COURSE OF EMPLOYMENT

COURSE OF EMPLOYMENT

COURSE OF EMPLOYMENT

COURSE OF EMPLOYMENT

As set forth in WORKERS’ COMPENSATION acts,
the time, place, and conditions under which an
on-the-job accident occurs. The performance of an
act that an employee might prudently do while in
the appropriate area during working hours.
In the event that an employee causes an
injury to another or another’s property, it is necessary
to ascertain whether the employee was
acting within the course of employment. The
employer is legally responsible for the damages
if the employee caused them while performing a
job. If a driver for a transportation firm is
involved in an accident with a pedestrian, for
example, the pedestrian can sue both the driver
and the firm. Under the doctrine of RESPONDEAT
SUPERIOR, an employer can be held liable
for a TORT, a civil wrong other than breach of
contract, committed by an employee operating
within the scope of the employee’s employment.
Workers’ compensation laws require the
payment of compensation from the employer to
the employee in conformity with a schedule for
a particular category of injury, provided that the
employee is injured during the course of
employment. The course of employment
encompasses the actual period of employment
and the period during which the employee,
while on the employer’s premises, prepares to
commence or to depart from work, such as by
changing clothes.
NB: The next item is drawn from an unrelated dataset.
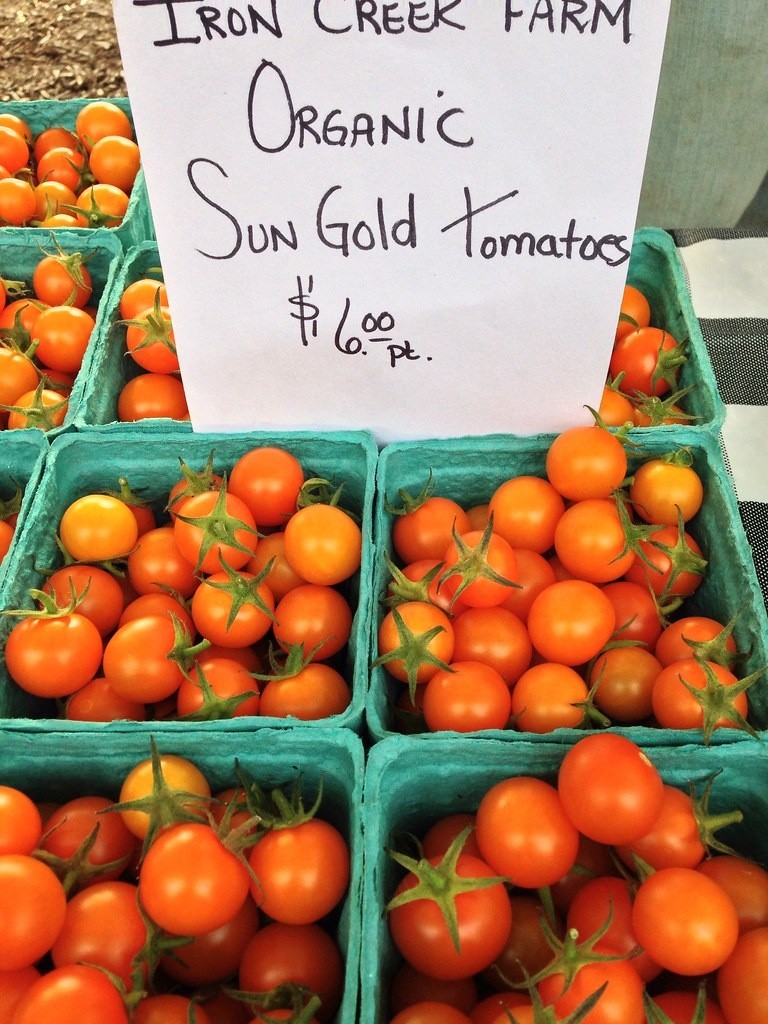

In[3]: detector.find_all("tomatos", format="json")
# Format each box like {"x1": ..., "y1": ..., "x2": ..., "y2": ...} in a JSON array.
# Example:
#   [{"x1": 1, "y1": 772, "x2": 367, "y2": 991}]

Employer-sponsored recreational
activities are also considered part of the
course of employment when organized, encouraged,
or supported by the employer for business
purposes, such as the promotion of efficiency.
The test is whether the recreation inured to the
employee’s exclusive benefit or whether the
employer had some interest in the activity.
Injuries suffered by an employee while observing,
participating, or traveling to or from recreational
activities sponsored in whole or in part
by the employer but conducted on the
employee’s time and off the employer’s premises
are not compensable.
Where the recreational activity is part of the
employee’s compensation, an injury is compensable.
If an employer, for business reasons,
arranges and pays for an employee to join and
participate in a social or athletic club, the
employee’s activities are an incident of the
course of employment and an injury is, therefore,
compensable.
The periods during which an employee prepares
for work while at home or commutes to
his or her place of business are not within the
course of employment, and, therefore, are not
covered by workers’ compensation laws.